Go through the records below and return each line that has "name" in it.

Record extracts section start

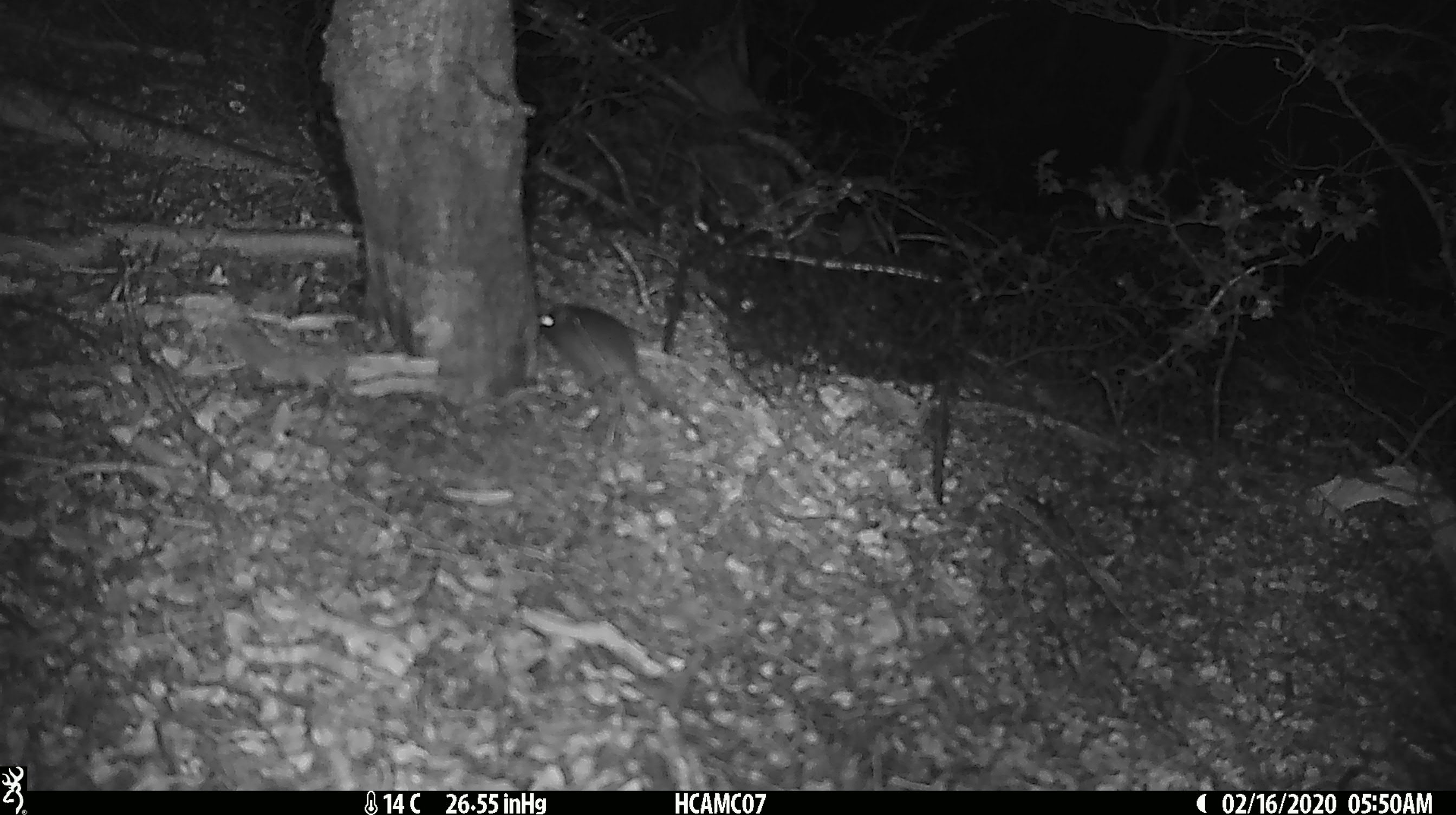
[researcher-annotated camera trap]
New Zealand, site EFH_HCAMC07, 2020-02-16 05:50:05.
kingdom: Animalia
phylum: Chordata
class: Mammalia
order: Rodentia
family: Muridae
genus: Mus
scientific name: Mus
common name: mouse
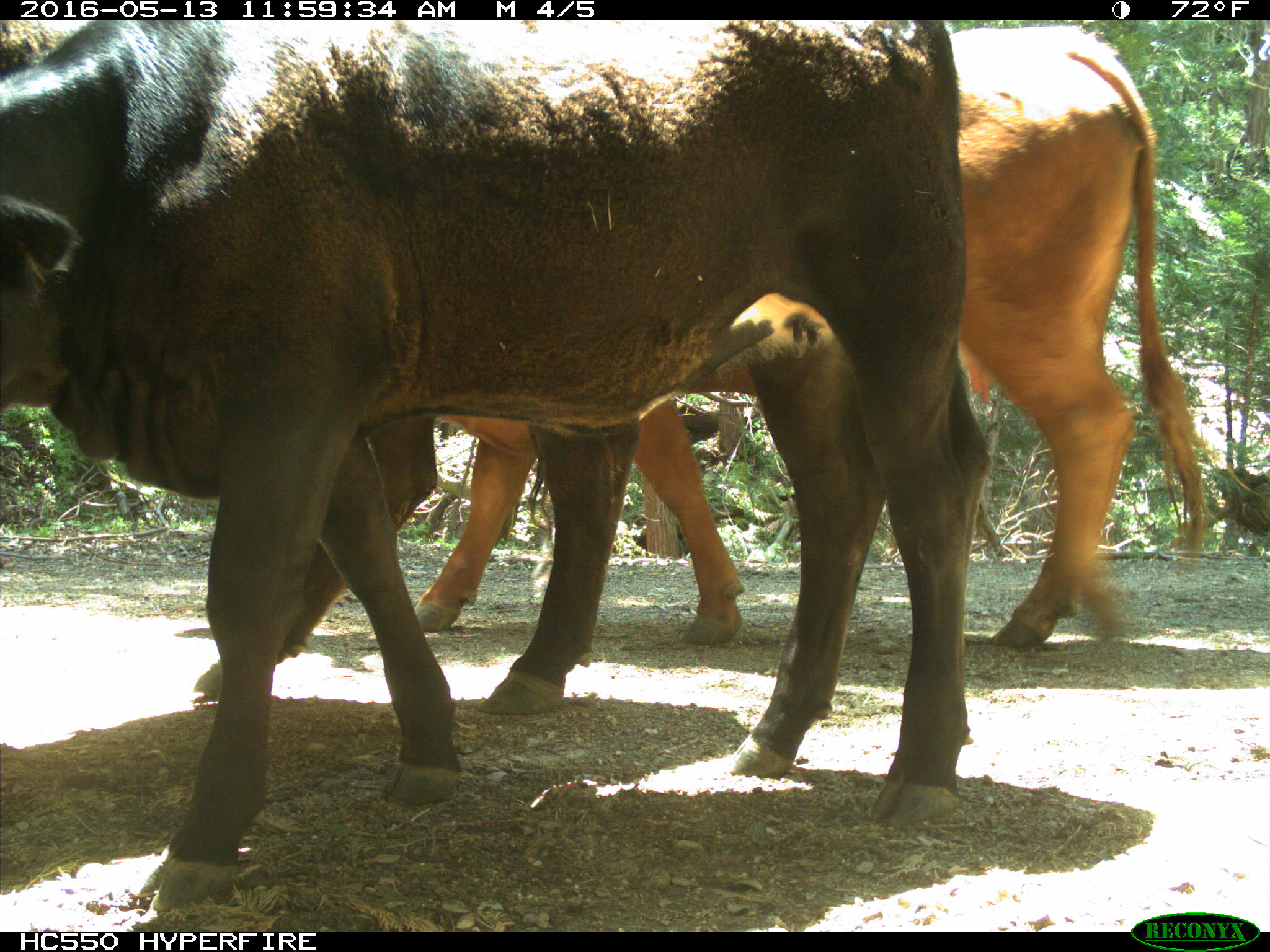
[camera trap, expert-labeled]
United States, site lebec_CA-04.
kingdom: Animalia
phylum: Chordata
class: Mammalia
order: Artiodactyla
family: Bovidae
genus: Bos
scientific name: Bos taurus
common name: domestic cow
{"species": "Bos taurus (domestic cow)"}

Record extracts section end

*Response below:*
scientific name: Mus
common name: mouse
scientific name: Bos taurus
common name: domestic cow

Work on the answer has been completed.